- Исходный текст
************
[11.07.2012] Десять лет спустя. Кочетковцы: как это было...

Искушенные в компьютерных технологиях друзья принесли мне распечатки материалов из блогов и форумов, посвященных десятилетию снятия прещений со священника Георгия Кочеткова. Сегодня много говорят о фальсификации истории, имея в виду отдаленные времена. Но то, что я прочел, говорит о беспардонной фальсификации хроники нашей совсем еще недавней церковной жизни. Кочетковская община и ее главные фигуранты предстают в виртуальном пространстве как героические и невиннейшие жертвы мракобесов и церковного произвола. Поэтому я и решил описать в этих коротких заметках то, чему сам был свидетель, когда в первые годы становления Сретенской обители был прихожанином монастыря.


Юра и Саша

Юру Кочеткова и Сашу Копировского я знал, когда они были еще студентами и учениками известного историка и моего близкого товарища ныне покойного Александра Ивановича Рогова. Мы часто встречали этих интеллигентных и благочестивых юношей на праздничных богослужениях то в Киеве, то в Печорах, то в бывшем Ленинграде, то в московских храмах.

Потом дошли сведения, что Юра стал отцом Георгием. Поговаривали, что они с Сашей Копировским пошли на какие-то высокие духовные подвиги. Их пристанищем тогда был Владимирский храм Сретенского монастыря. А подвиг, как потом выяснилось, замышлялся нешуточный — произвести реформу богослужения Русской Православной Церкви. Ну а чего мелочиться-то? Но так как наша Церковь тогда еще явно не поднялась до интеллектуально уровня реформаторов, то их попросили освободить храм Сретенского монастыря. Святейший Патриарх Московский и всея Руси Алексий II принял решение возобновить монашескую жизнь в Сретенском монастыре. Но что такое указ Патриарха в сравнении с вселенским масштабом юных революционеров? Указ о передаче монастыря был воспринят как борьба реакционной косности с весенним ветром духовного обновления. А в то время на дворе стояла лютая зима, и немногочисленной сретенской братии, и нам, их прихожанам, пришлось совершать всенощное бдение под Сретенье на свежем воздухе, на двадцатиградусном морозе, так как реформаторы нас в храм не впустили. Вот так все начиналось.
************
- Задания
a: Выпишите из текста о кочетковской общине отрывок от «Юру Кочеткова и» до «в московских храмах.» включительно.
b: Напишите, что идет дальше в тексте о кочетковской общине, начиная сразу после его последнего предложения.

- Материал
************
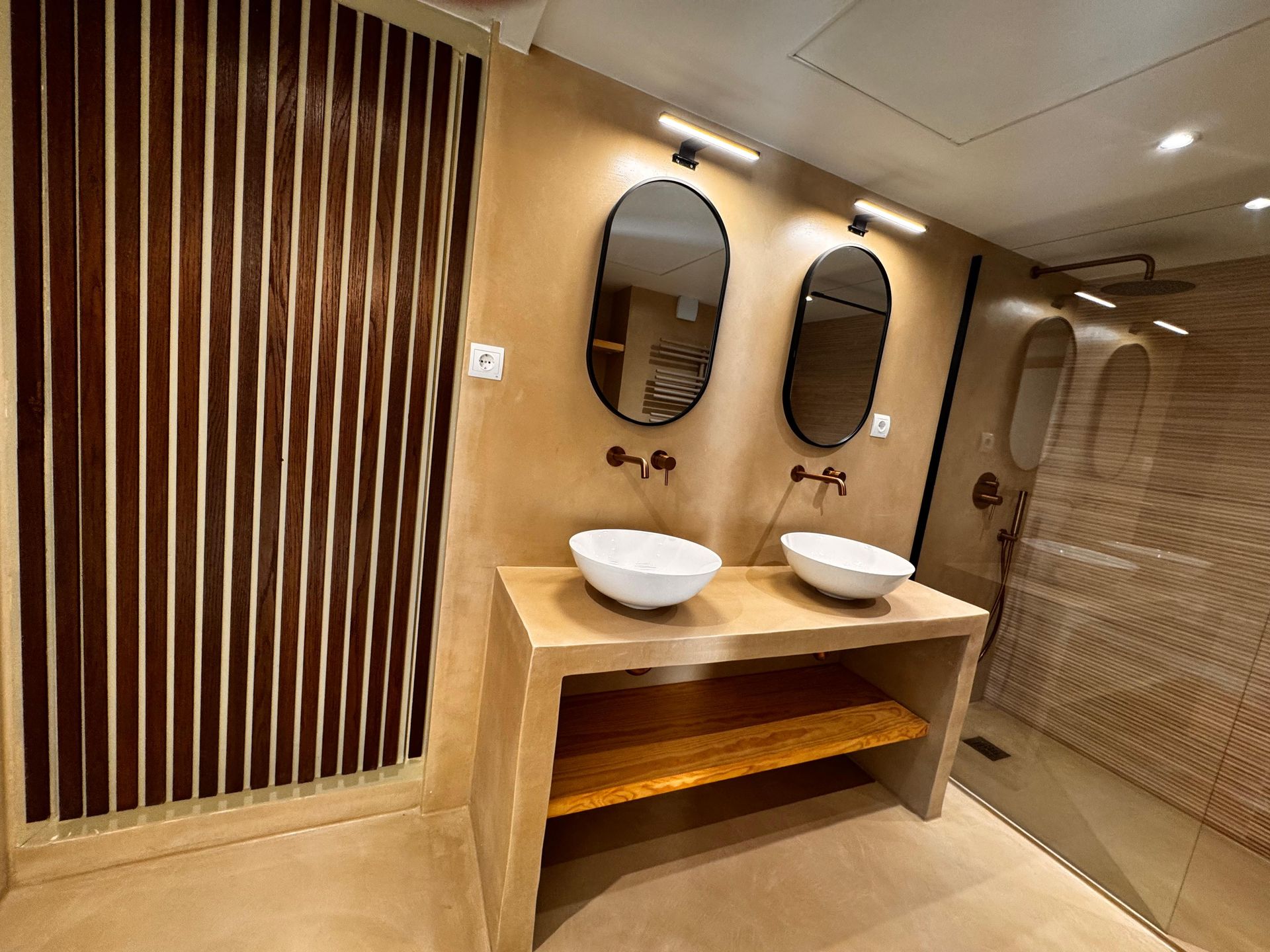 Baño con dos lavabos, espejos ovalados y una pared de listones de madera. Tonos tierra y diseño moderno.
************
- Ответы по номерам
a:
Юру Кочеткова и Сашу Копировского я знал, когда они были еще студентами и учениками известного историка и моего близкого товарища ныне покойного Александра Ивановича Рогова. Мы часто встречали этих интеллигентных и благочестивых юношей на праздничных богослужениях то в Киеве, то в Печорах, то в бывшем Ленинграде, то в московских храмах.

b:
Летнее утро

Но прошла зима, наступило лето. Пламенные борцы за подлинное христианство продолжали оккупировать единственный тогда в Сретенском монастыре двухэтажный корпус, в котором они хранили сотни коробок с гуманитарной помощью, полученной ими от борцов за права человека «из-за бугра», хотя насельникам монастыря буквально некуда было поставить раскладушку для ночлега.

Многократно повторялись обещания Георгия Кочеткова о том, что община освободит хотя бы один этаж и переедет в соседний, предоставленный им храм. Каждый раз эти обещания с каким-то циничным удовольствием не исполнялись и взамен их предлагались новые заверения о выезде. Наконец наместник монастыря отец Тихон (Шевкунов) пошел в храм Большое Вознесение к благочинному Центрального округа отцу Владимиру Дивакову испросить благословения на более решительные действия. Я тогда реставрировал живопись в этом храме. После разговора с благочинным отец Тихон, подойдя ко мне, как бы сам с собой стал размышлять: «Если бы отец Владимир просто сказал мне: “Подожди”, — я бы, может быть, и не стал ничего предпринимать, но он начал стучать кулаком по столу и так кричать: “Не смей! не смей!..” — Сдается мне, что сейчас самое время. Приходите завтра в восемь утра, будем освобождать второй этаж».

Москва просыпалась тогда в нежных лучах счастливого летнего утра, допевали свои ночные серенады неугомонные соловьи, тонкий запах сирени обострял ощущение утренней свежести. Человек двадцать православных интеллигентов — многие с учеными степенями и званиями — в исключительно мирном расположении духа собрались в это летнее утро на благочестивый штурм цитадели церковных революционеров.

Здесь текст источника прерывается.